Rewrite the entries from the first one through the line containing "Which category has the smallest slice in the pie chart? 4", changing every "slices" to "segments" and leaving all other text as it is.

'''

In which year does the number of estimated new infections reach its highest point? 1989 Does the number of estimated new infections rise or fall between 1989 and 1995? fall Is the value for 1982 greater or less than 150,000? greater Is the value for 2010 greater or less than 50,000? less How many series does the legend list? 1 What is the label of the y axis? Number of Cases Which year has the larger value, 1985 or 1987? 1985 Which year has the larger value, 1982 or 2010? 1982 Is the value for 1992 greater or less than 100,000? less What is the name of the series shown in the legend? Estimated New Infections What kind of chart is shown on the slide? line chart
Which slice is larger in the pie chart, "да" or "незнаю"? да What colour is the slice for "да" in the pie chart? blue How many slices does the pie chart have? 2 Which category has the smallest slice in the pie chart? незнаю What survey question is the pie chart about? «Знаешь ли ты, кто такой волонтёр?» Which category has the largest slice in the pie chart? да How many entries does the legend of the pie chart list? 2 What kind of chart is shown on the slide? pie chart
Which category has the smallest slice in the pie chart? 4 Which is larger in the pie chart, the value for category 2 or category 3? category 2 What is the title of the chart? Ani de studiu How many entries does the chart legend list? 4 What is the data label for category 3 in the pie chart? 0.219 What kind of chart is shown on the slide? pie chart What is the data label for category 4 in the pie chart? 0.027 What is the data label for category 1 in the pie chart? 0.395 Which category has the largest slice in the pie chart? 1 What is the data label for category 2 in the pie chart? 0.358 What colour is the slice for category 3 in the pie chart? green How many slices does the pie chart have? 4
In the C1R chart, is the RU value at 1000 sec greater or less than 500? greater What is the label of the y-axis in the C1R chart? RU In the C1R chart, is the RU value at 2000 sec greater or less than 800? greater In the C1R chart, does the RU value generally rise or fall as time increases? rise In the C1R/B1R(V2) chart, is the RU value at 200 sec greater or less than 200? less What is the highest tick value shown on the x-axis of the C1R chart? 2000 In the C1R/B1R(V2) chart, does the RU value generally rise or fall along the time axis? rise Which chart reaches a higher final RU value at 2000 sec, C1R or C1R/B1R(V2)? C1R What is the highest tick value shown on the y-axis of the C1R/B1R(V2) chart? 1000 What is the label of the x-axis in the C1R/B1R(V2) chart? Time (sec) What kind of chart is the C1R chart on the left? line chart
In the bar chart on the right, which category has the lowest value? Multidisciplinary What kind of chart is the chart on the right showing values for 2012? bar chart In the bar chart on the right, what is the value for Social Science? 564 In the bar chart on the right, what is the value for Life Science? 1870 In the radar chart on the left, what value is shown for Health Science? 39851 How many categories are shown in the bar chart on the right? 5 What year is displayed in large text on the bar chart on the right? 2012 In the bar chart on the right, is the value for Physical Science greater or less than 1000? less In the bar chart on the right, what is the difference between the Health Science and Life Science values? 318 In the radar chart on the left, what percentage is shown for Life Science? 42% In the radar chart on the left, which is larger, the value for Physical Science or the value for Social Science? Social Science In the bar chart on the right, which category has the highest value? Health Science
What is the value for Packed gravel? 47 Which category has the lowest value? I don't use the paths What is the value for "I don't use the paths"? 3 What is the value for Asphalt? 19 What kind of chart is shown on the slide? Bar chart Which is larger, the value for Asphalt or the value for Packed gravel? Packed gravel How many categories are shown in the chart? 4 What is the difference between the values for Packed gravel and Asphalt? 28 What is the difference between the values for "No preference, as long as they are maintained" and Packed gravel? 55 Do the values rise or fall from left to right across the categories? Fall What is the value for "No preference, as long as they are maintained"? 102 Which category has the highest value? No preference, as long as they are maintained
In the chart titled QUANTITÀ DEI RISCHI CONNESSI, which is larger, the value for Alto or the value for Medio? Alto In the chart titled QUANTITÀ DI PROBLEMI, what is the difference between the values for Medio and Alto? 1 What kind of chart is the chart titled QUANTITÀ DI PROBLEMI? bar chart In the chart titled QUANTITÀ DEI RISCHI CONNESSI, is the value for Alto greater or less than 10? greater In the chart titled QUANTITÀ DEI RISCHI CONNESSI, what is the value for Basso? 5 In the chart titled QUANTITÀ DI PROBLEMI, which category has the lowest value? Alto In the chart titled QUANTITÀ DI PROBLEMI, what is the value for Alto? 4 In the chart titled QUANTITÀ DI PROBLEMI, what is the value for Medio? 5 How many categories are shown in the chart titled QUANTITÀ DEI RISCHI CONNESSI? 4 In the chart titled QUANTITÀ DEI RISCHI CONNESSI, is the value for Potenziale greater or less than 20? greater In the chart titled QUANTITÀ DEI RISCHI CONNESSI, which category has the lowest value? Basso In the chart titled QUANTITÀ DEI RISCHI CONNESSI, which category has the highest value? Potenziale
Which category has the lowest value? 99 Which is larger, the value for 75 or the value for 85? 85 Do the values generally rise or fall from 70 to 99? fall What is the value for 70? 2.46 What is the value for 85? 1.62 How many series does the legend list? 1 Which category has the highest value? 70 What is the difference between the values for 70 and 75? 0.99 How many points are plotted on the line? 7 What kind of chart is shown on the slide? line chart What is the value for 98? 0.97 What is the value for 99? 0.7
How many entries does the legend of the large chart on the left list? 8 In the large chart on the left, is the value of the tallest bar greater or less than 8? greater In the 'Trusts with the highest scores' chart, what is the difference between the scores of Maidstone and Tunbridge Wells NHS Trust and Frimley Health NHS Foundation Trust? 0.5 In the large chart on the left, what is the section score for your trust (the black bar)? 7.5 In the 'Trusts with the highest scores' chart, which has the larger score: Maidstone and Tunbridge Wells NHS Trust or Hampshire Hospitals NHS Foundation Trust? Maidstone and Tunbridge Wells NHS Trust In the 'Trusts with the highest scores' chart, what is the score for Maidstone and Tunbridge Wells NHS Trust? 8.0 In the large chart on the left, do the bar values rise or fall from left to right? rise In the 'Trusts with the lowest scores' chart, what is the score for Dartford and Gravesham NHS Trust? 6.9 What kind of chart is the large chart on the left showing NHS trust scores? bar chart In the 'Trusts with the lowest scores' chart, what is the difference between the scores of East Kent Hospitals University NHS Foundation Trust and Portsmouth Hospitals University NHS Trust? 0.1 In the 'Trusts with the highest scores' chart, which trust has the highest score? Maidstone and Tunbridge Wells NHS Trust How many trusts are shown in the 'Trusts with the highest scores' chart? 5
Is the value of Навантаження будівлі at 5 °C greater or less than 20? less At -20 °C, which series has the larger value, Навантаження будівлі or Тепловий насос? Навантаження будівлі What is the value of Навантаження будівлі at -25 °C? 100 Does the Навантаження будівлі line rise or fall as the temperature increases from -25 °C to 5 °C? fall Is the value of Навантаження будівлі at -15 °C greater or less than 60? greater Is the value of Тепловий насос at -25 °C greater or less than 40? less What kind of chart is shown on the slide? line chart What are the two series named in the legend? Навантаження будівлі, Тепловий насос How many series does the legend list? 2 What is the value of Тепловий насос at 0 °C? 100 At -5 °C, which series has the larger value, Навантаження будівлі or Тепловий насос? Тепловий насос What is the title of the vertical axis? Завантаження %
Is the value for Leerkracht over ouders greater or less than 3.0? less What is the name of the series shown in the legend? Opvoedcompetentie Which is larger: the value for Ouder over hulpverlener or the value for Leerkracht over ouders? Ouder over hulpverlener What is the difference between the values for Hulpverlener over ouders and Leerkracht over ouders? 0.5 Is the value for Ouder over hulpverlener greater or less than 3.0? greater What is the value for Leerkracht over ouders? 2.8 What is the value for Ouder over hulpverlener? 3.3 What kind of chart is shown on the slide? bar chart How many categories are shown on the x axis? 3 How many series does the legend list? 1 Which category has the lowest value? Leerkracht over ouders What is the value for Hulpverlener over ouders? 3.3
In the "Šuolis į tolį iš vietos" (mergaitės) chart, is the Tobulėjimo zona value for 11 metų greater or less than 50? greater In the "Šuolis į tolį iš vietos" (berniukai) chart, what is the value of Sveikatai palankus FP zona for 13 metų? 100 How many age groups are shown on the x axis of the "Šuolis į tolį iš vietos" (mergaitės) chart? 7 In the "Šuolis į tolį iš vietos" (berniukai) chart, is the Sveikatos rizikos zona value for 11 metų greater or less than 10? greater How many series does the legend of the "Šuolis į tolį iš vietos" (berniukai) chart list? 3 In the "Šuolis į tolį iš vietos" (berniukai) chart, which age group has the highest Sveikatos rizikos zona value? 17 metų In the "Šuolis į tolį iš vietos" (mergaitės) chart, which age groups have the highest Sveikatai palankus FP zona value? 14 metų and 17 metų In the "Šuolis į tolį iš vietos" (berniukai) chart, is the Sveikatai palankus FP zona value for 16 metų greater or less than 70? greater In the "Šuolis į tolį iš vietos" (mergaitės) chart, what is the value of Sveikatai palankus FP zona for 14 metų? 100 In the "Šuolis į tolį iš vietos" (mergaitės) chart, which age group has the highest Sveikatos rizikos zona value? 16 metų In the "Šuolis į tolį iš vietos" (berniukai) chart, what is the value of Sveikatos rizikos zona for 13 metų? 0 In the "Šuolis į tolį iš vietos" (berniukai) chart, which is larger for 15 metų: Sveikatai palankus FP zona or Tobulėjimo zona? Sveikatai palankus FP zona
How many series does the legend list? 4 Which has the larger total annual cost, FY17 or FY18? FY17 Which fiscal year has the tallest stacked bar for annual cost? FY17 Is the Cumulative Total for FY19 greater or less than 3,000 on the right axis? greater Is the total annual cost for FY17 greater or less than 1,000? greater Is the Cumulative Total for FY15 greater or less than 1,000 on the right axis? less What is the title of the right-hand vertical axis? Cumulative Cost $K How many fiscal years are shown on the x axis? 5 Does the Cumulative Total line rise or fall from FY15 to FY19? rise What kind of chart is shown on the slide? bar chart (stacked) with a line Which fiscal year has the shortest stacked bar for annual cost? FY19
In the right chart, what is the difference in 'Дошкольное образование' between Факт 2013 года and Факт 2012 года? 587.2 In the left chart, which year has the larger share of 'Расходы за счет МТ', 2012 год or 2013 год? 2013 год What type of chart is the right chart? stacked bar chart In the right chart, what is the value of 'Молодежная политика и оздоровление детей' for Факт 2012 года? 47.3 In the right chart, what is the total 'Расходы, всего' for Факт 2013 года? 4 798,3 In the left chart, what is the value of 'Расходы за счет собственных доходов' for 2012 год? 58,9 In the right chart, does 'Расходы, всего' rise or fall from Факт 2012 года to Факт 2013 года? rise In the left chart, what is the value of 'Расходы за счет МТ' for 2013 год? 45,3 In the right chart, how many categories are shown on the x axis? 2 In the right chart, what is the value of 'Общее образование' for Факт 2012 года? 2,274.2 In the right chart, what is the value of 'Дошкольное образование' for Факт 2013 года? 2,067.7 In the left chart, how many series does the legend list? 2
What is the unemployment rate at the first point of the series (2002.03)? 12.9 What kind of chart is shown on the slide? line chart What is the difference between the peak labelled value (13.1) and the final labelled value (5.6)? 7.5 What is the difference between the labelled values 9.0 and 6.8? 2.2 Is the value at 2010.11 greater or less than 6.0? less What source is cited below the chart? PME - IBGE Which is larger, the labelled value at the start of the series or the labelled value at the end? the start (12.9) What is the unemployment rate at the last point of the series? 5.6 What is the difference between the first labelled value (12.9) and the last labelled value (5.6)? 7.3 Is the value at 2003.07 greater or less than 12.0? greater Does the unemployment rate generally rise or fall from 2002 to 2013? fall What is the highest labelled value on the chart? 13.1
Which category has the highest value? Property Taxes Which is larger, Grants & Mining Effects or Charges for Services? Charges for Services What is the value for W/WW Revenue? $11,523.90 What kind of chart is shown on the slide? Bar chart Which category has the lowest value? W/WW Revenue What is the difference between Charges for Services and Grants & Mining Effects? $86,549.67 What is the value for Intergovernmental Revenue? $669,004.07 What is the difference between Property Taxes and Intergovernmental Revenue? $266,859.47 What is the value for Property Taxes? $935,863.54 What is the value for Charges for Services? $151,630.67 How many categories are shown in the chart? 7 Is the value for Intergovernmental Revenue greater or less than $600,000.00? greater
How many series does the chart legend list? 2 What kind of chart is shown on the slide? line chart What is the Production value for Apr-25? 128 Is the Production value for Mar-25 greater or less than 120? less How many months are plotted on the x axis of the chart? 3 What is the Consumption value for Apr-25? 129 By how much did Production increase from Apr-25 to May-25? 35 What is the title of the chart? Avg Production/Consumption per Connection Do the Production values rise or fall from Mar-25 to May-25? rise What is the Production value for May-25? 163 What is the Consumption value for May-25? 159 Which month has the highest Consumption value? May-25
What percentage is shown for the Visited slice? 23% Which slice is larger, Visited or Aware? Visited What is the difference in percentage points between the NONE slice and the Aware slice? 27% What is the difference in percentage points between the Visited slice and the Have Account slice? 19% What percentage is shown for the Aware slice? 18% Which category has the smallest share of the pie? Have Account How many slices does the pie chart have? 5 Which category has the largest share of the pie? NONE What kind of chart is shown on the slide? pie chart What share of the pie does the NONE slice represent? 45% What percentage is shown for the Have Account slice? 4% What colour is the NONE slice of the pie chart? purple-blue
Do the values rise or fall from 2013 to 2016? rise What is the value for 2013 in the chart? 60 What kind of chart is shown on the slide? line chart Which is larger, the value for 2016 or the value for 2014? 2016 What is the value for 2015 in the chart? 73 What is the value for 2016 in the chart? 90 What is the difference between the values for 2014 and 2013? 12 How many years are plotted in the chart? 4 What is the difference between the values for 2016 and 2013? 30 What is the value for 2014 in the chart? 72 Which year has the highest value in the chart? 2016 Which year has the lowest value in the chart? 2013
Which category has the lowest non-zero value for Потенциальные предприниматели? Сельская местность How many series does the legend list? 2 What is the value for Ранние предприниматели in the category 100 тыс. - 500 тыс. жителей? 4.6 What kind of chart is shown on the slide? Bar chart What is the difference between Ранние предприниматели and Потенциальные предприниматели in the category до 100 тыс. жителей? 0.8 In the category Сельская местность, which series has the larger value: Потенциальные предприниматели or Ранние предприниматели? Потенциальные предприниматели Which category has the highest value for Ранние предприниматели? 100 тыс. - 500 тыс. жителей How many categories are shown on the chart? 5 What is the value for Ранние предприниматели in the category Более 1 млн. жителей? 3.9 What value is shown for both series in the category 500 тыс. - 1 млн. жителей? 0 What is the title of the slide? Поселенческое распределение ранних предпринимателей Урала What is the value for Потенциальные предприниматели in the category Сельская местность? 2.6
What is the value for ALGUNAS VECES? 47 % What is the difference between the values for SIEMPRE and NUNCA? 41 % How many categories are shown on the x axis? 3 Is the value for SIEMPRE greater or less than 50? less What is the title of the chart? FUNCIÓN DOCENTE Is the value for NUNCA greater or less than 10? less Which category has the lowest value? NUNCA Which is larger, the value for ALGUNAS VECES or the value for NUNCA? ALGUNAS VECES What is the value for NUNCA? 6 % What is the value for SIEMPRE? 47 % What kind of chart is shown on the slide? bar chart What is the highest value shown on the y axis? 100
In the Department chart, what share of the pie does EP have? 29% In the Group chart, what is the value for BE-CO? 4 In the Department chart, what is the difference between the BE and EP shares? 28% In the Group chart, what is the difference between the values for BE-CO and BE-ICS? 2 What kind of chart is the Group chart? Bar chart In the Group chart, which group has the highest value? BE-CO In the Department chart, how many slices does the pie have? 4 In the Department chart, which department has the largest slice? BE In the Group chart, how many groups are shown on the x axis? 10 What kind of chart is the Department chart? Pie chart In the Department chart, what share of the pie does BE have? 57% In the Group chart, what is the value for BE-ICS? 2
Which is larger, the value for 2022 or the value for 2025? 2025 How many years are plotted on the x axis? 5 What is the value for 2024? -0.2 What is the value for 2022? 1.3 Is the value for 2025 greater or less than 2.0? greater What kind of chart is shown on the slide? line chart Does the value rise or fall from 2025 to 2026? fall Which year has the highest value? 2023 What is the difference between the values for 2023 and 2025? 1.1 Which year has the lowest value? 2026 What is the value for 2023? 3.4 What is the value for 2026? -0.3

'''

## [Answer area]
In which year does the number of estimated new infections reach its highest point? 1989 Does the number of estimated new infections rise or fall between 1989 and 1995? fall Is the value for 1982 greater or less than 150,000? greater Is the value for 2010 greater or less than 50,000? less How many series does the legend list? 1 What is the label of the y axis? Number of Cases Which year has the larger value, 1985 or 1987? 1985 Which year has the larger value, 1982 or 2010? 1982 Is the value for 1992 greater or less than 100,000? less What is the name of the series shown in the legend? Estimated New Infections What kind of chart is shown on the slide? line chart
Which slice is larger in the pie chart, "да" or "незнаю"? да What colour is the slice for "да" in the pie chart? blue How many segments does the pie chart have? 2 Which category has the smallest slice in the pie chart? незнаю What survey question is the pie chart about? «Знаешь ли ты, кто такой волонтёр?» Which category has the largest slice in the pie chart? да How many entries does the legend of the pie chart list? 2 What kind of chart is shown on the slide? pie chart
Which category has the smallest slice in the pie chart? 4 Which is larger in the pie chart, the value for category 2 or category 3? category 2 What is the title of the chart? Ani de studiu How many entries does the chart legend list? 4 What is the data label for category 3 in the pie chart? 0.219 What kind of chart is shown on the slide? pie chart What is the data label for category 4 in the pie chart? 0.027 What is the data label for category 1 in the pie chart? 0.395 Which category has the largest slice in the pie chart? 1 What is the data label for category 2 in the pie chart? 0.358 What colour is the slice for category 3 in the pie chart? green How many segments does the pie chart have? 4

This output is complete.